COFIX benchmark for mortgage loans falls, ending four-month rise
- Input
- 2026-02-19 16:00:32
- Updated
- 2026-02-19 16:00:32

According to the Korea Federation of Banks (KFB) on the 19th, the COFIX based on new loan transactions for January this year was 2.77%, down 0.12 percentage points from 2.89% in December last year. The index had climbed from 2.49% in August to 2.52% in September and then continued to rise for four consecutive months before turning downward in January.
In contrast, the COFIX based on outstanding balances edged up from 2.84% to 2.85%, an increase of 0.01 percentage points.
COFIX is the weighted average interest rate on funds raised by eight major domestic banks. When COFIX declines, it means banks can obtain funds at lower interest rates; when it rises, their funding costs increase.
Specifically, both the new-transaction COFIX and the outstanding-balance COFIX are calculated using interest rates on products such as time deposits, installment savings, mutual installment savings, housing subscription savings, negotiable certificates of deposit, repurchase agreements, cover notes, and bank bonds (excluding subordinated and convertible bonds).
The "new outstanding-balance COFIX," introduced in June 2019, rose from 2.47% to 2.48%, up 0.01 percentage points.
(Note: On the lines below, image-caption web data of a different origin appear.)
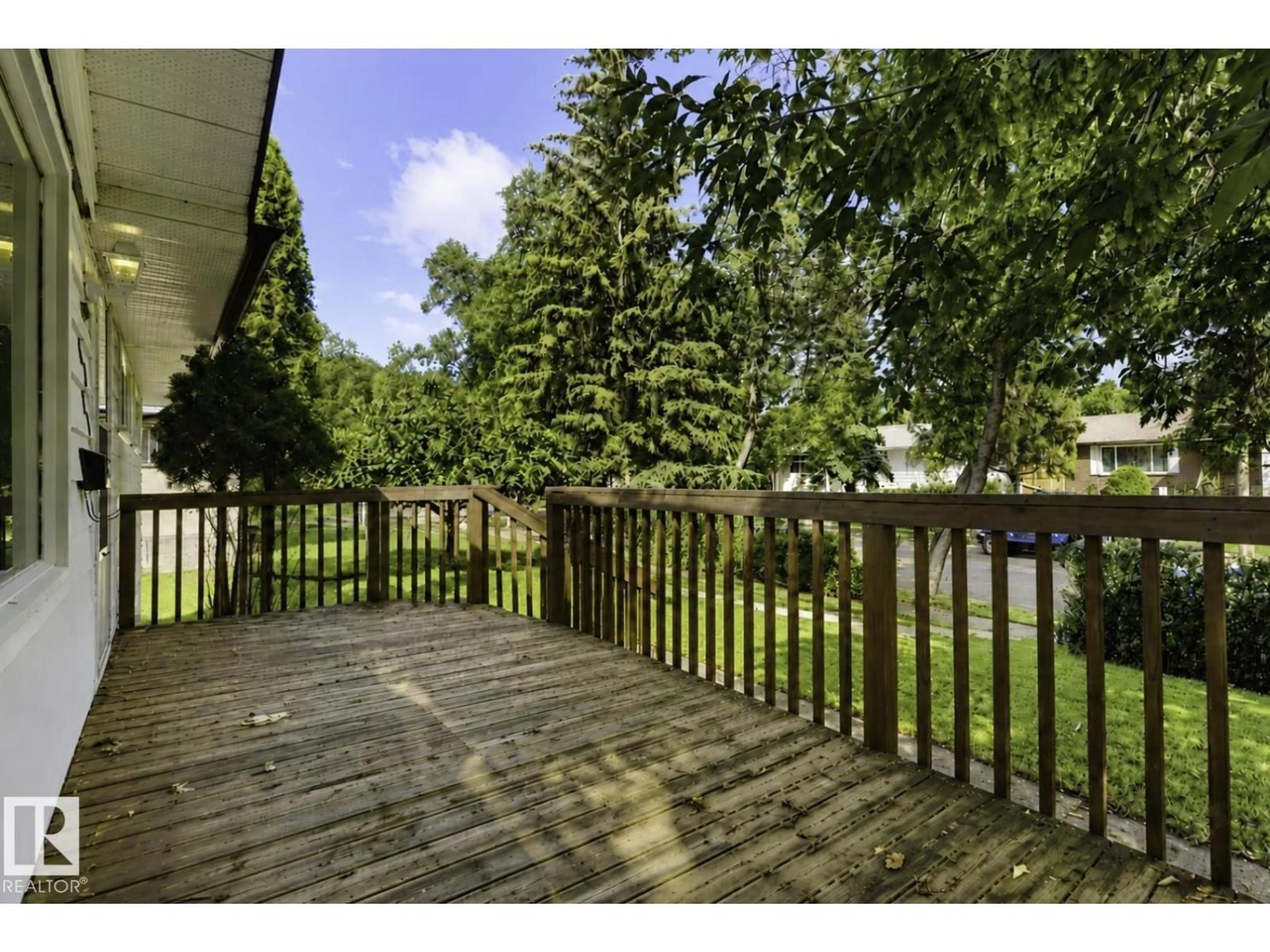 Patio, unknown for 6221 44B AVENUE, Camrose Alberta T4V0B5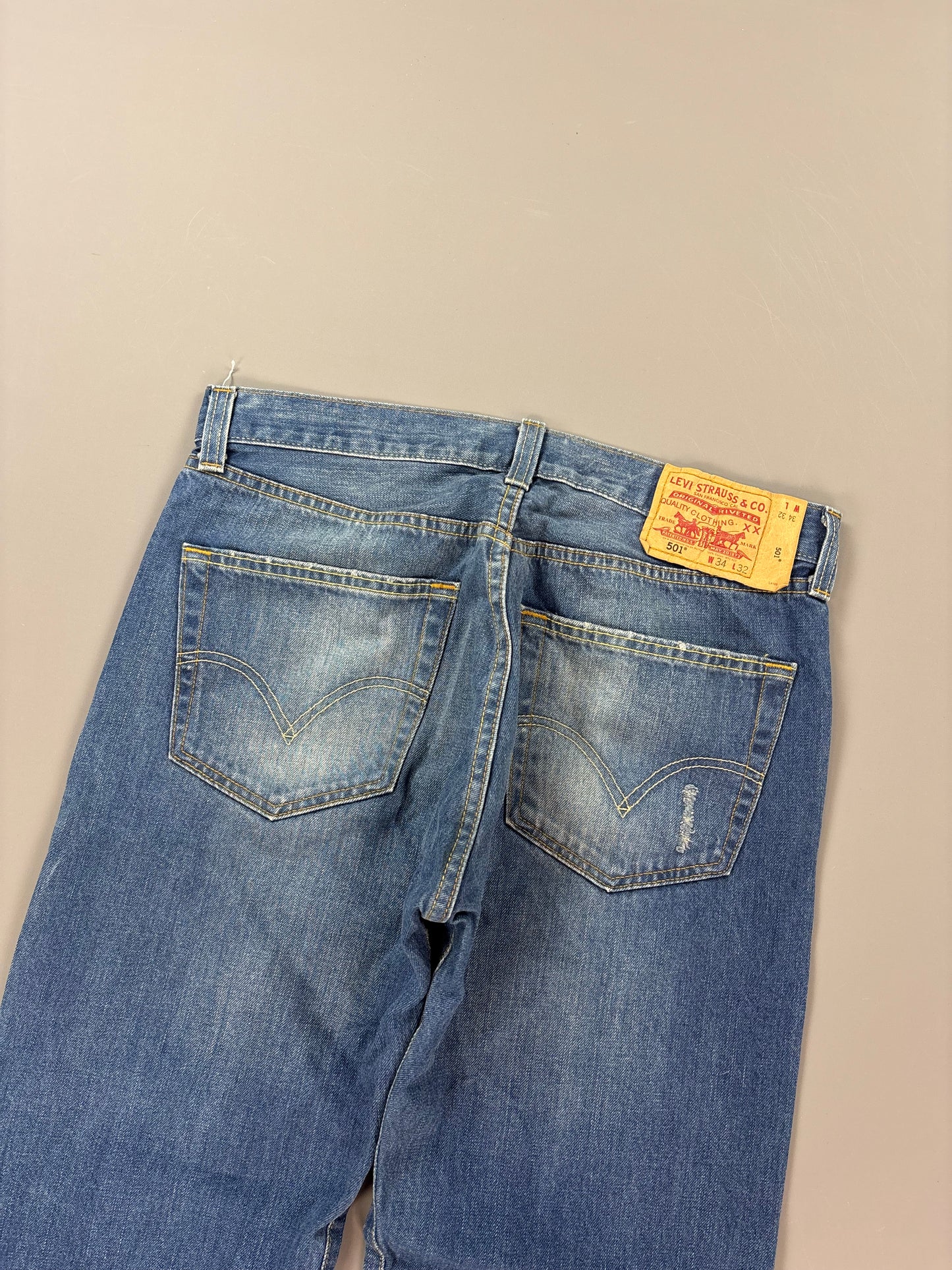 Levis Jeans M (Straight)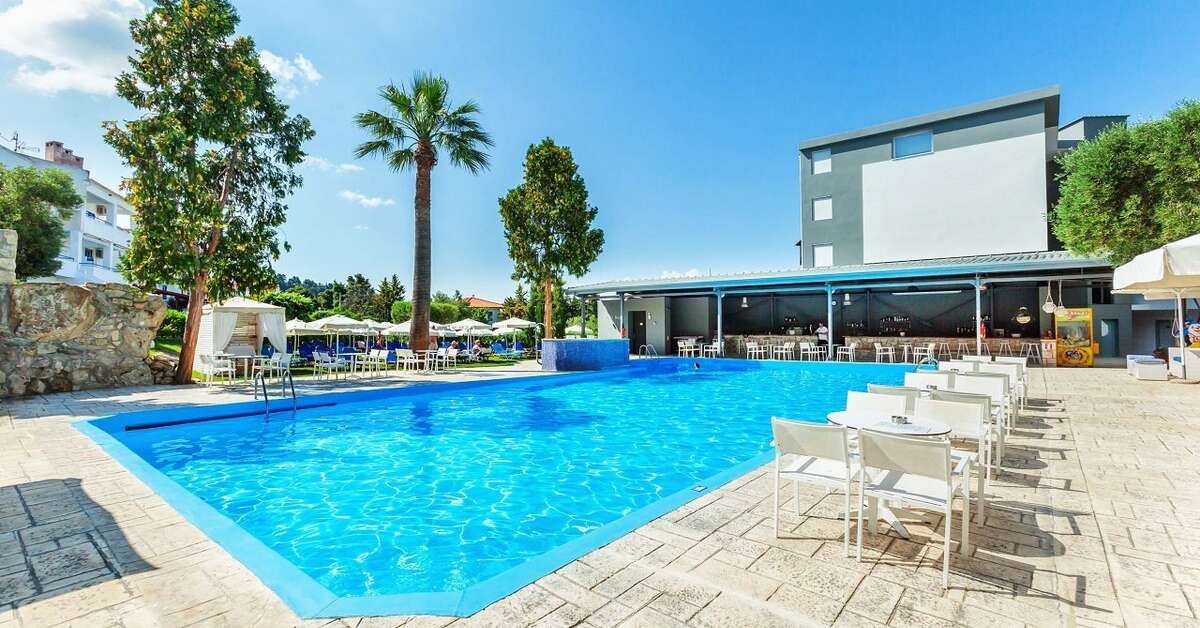 Een foto van het zwembad bij Hotel Kriopigi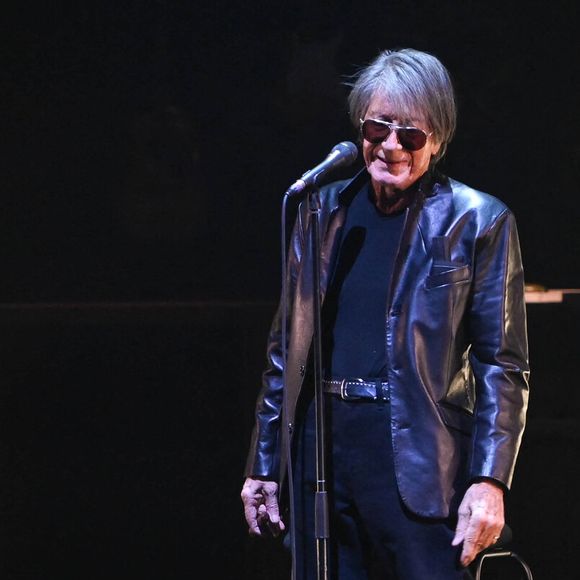Jacques Dutronc et Thomas Dutronc en showcase de leur tournée "Dutronc & Dutronc" au Centre Evénementiel de Courbevoie le 11 avril 2022. © Coadic Guirec/Bestimage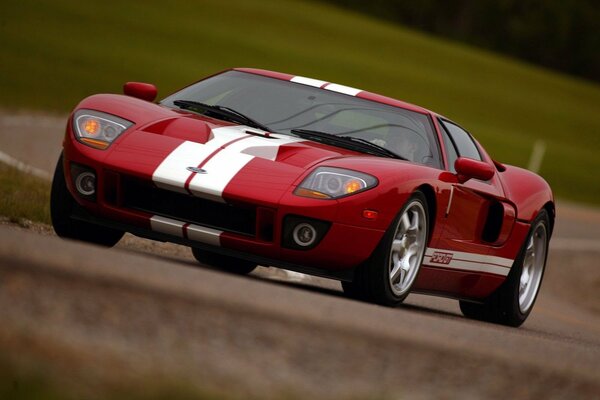 El legendario ford gt en la pista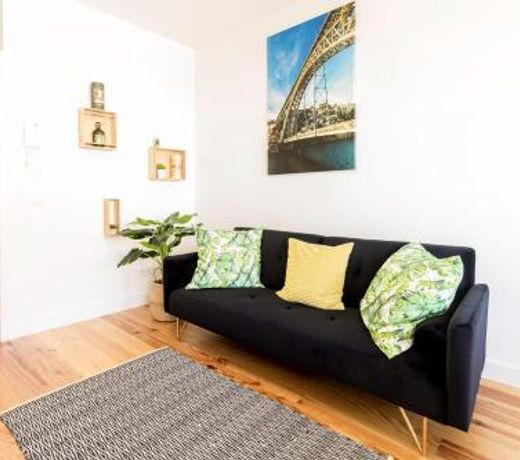 Guest H4U - Porto Batalha City Center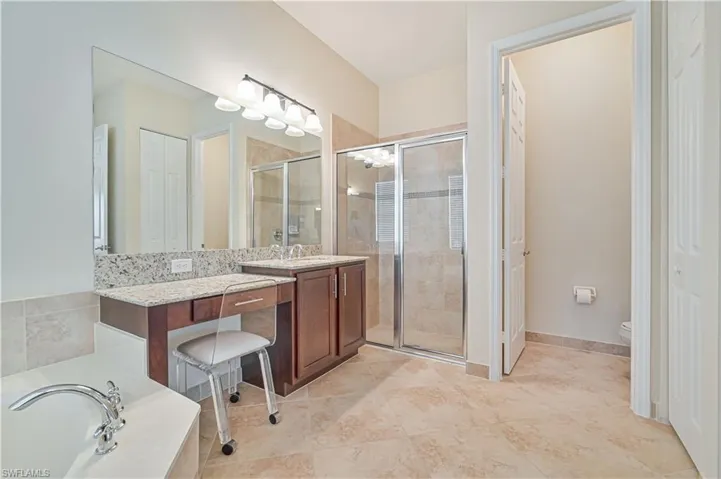 11220  Sparkleberry  DR, Fort Myers, FL 33913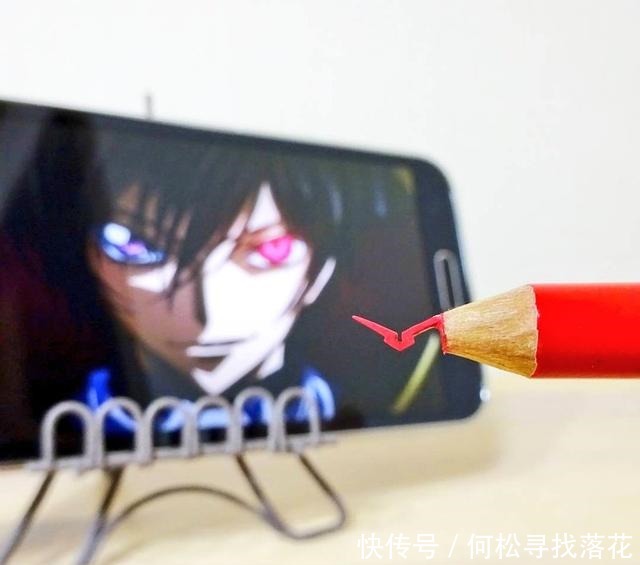 动手|动手高玩展示最新铅笔雕刻作品《反叛的鲁鲁修》GEASS标志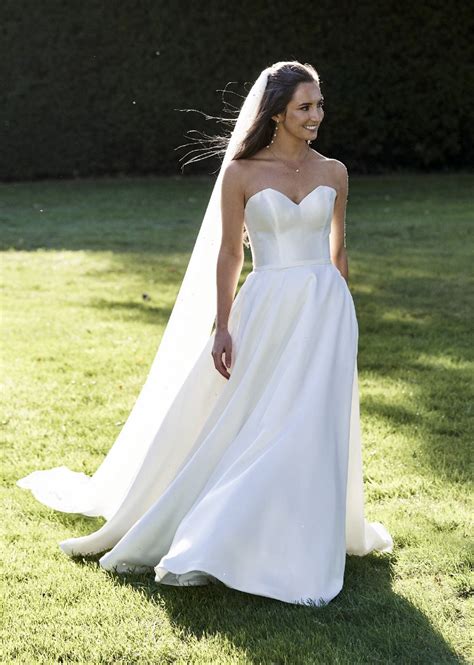 Robert Bullock Wedding Dress Save 40% - Stillwhite
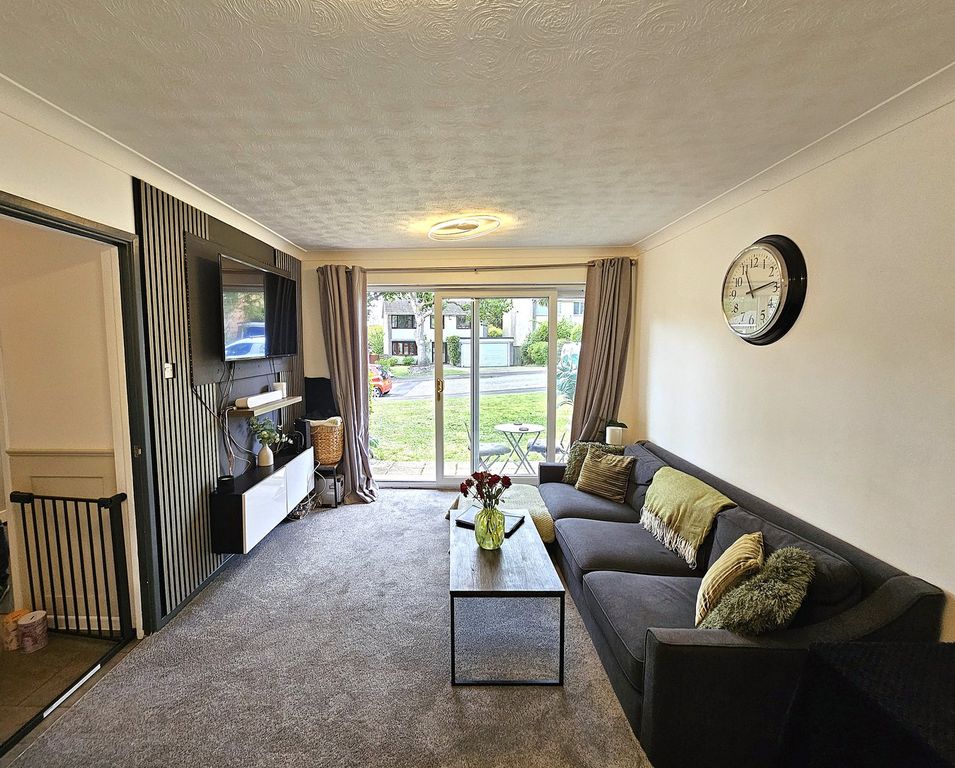 Property photo 2 of 18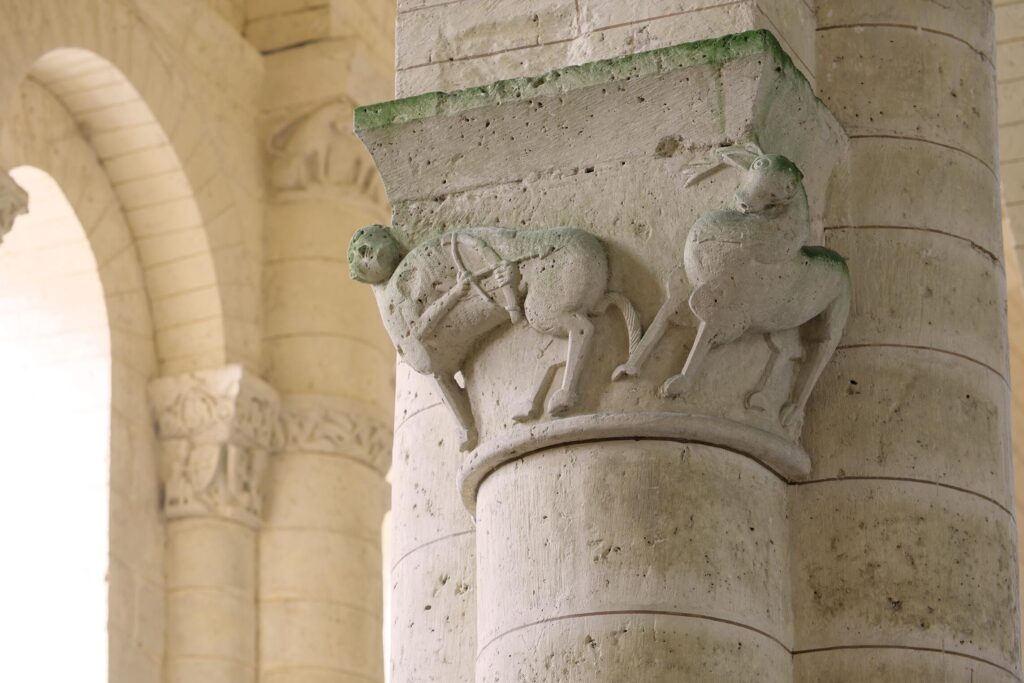 Visite spirituelle à l’abbaye Sainte-Hilaire : entre histoire et recueillement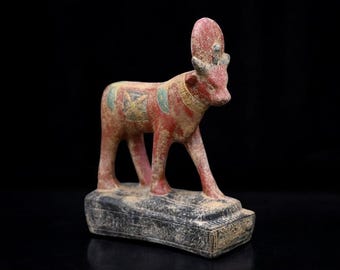 Estatua de la diosa egipcia Hathor: Escultura de la vaca Apis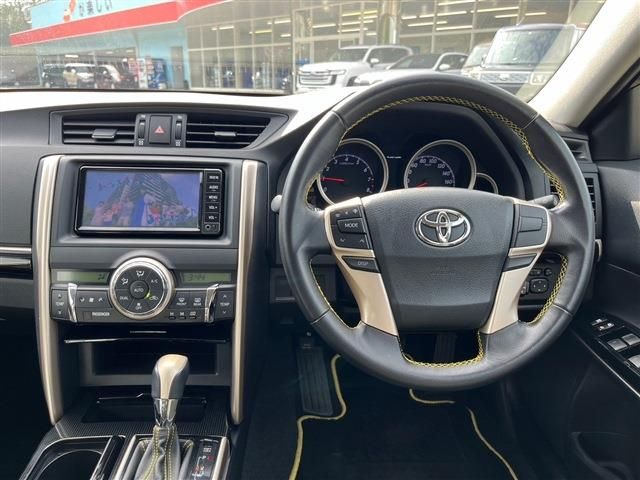 TOYOTA MARK X 2017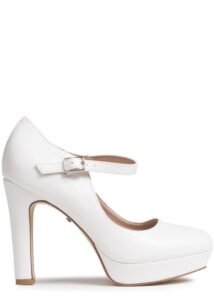Zapato blanco de tacón con pulsera y hebilla
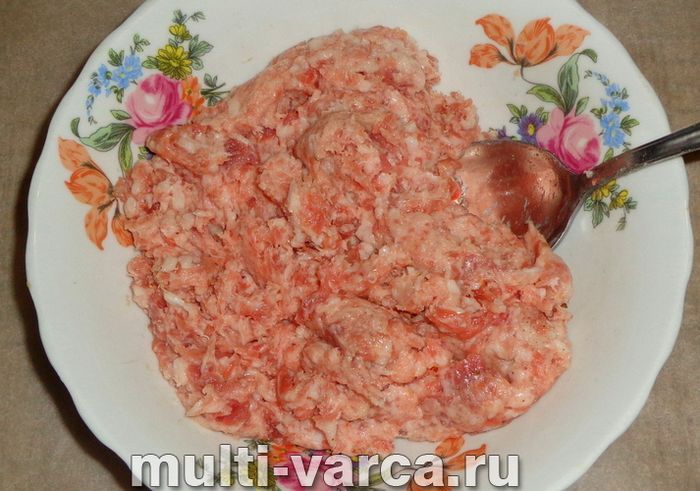 Рис із фрикадельками в мультиварці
This index also reflects interest rates on other deposits, borrowings, and settlement-related funds.
Commercial banks are expected to apply the newly announced COFIX rates to variable-rate home mortgage loans as early as the 20th. Because the new-transaction COFIX is based on funds newly raised by banks in the previous month, it tends to reflect changes in market interest rates quickly. By contrast, the outstanding-balance and new outstanding-balance COFIX indices incorporate market rate movements more gradually.